2.2. « Imaginez de vastes prairies urbaines » : l’entropie poétique

Le projet « Urban Jungle Street View » conçu par le développeur et hacker Einar Öberg en 2014, en superposant des modèles 3D végétaux à des données issues de l’utilitaire Google Street View, propose de faire l’expérience de quelques grandes villes ensauvagées en plongeant dans une atmosphère entropique et poétique. Ces visions urbaines nous sont désormais familières puisqu’elles font écho à tout un réservoir d’images, tant littéraires, photographiques, cinématographiques que vidéo-ludiques. C’est par la production d’œuvres culturelles que l’angoisse entropique s’est métabolisée en une perspective souhaitable parce que la mise en forme opérée par les produits culturels fait de cette angoisse existentielle « une essence esthétique techniquement maîtrisée » (Durand 2002 : 487). Pour nous en tenir à quelques exemples, les séries de jeux Wasteland (1988-) et The Last Of Us (2013, 2020) de même que les films I Am Legend (2007) et Dawn of the Planet of the Apes (2014) participent à cette constellation d’images constitutives de l’imaginaire de la ville reconquise par la nature. Dans ces fictions, le retour d’une sauvagerie végétale et animale n’est pas toujours favorable à l’humanité parce que le sauvage s’accompagne souvent de la brutalité des éventuels survivants et de la violence d’une nature désaliénée, mais il invite en même temps au ravissement et à la contemplation.

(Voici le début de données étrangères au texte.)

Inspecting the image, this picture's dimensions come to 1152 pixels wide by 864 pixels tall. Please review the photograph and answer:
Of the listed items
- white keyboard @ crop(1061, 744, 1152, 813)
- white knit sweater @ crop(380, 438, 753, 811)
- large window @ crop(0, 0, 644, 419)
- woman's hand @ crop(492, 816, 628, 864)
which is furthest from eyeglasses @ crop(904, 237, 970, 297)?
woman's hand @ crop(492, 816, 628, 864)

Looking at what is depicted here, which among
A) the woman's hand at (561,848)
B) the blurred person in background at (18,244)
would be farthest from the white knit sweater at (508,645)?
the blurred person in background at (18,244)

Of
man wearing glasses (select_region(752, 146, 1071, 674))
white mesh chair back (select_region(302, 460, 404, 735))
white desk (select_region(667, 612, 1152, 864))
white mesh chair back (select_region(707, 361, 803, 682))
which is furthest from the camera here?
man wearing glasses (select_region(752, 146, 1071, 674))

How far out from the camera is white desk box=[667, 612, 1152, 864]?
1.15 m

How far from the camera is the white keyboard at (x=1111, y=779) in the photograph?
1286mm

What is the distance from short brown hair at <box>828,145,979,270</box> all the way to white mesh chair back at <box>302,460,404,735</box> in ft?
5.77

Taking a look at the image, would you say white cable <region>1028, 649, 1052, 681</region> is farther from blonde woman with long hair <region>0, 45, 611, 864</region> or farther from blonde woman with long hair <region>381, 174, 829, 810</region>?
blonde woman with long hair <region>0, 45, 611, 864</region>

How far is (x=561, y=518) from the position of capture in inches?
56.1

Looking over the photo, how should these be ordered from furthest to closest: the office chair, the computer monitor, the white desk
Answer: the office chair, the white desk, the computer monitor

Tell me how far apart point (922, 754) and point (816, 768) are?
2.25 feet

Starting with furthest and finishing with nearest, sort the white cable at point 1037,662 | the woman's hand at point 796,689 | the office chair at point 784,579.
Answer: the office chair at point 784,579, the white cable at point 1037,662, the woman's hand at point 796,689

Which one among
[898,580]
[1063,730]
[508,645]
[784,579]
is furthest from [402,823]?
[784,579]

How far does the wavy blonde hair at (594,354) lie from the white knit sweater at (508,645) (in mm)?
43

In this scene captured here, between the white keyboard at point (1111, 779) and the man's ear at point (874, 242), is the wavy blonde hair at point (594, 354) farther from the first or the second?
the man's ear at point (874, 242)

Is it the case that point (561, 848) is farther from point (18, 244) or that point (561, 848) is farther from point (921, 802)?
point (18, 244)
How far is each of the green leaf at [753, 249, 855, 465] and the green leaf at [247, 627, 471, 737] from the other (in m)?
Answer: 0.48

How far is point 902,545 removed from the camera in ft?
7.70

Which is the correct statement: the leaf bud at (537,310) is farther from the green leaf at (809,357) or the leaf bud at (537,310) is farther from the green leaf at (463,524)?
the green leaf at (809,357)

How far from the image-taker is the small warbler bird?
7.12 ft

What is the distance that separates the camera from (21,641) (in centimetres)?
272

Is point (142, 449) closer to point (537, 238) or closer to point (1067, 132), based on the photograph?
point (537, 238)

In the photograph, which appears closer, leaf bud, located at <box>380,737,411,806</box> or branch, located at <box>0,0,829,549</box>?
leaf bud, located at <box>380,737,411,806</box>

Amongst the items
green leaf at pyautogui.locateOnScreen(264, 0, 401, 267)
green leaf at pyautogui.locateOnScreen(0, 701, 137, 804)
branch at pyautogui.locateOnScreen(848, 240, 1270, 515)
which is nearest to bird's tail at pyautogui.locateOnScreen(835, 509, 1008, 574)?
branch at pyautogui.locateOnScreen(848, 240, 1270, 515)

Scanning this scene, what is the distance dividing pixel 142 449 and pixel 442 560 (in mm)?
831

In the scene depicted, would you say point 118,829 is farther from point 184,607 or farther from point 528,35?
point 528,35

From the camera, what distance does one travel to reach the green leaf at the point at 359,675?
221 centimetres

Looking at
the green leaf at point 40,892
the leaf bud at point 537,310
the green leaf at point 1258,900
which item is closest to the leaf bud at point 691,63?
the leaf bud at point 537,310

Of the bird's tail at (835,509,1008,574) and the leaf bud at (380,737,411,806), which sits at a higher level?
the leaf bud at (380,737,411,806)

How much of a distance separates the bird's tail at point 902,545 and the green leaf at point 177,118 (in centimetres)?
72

Le récit du jeu Wasteland (M. A. Stackpole, K. St. Andre, B. Fargo et A. Pavlish) nous invite à contrôler les Desert Rangers, survivants de l’holocauste nucléaire causé par la guerre entre les États-Unis d’Amérique et l’Union Soviétique. Nous y retrouvons les ruines de Las Vegas qui, en tant que mythème, sera à nouveau mobilisé dans la série des Fallout, notamment le 4e opus intitulé New Vegas (2010). Pour son second volet, l’équipe de Wasteland s’est associée au cabinet Thwacke Consulting pour s’inspirer des recherches relatives aux conséquences du bombardement d’Hiroshima sur l’écosystème et donner ainsi une sorte d’épaisseur réaliste au décor dans lequel le joueur évolue. Le cabinet a notamment montré que l’explosion nucléaire donnait à la silice contenue dans le sable une couleur vert clair transparent contribuant à l’aspect verdâtre et spectral de certaines ambiances post-apocalyptiques. La série vidéo-ludique The Last Of Us (N. Druckmann et B. Straley) propose quant à elle les contours d’un monde également dévasté mais ici, la ruine de la civilisation est due à une pandémie causée par un champignon, le Cordyceps capable de zombifier les humains. Si les protagonistes du premier volet, Joel et Ellie, traversent les États-Unis ré-ensauvagés à la manière d’un road movie, croisant à l’occasion un troupeau de girafes aux alentours de Salt Lake City, le second opus (N. Druckmann et H. Gross) prolonge l’expérience immersive dans ce monde d’après la fin où des zèbres, qu’on suppose – en écho à Ballard – libérés d’anciens zoos, ont fait de l’urbanité déchue leur territoire et deviennent un potentiel nouveau gibier ordinaire.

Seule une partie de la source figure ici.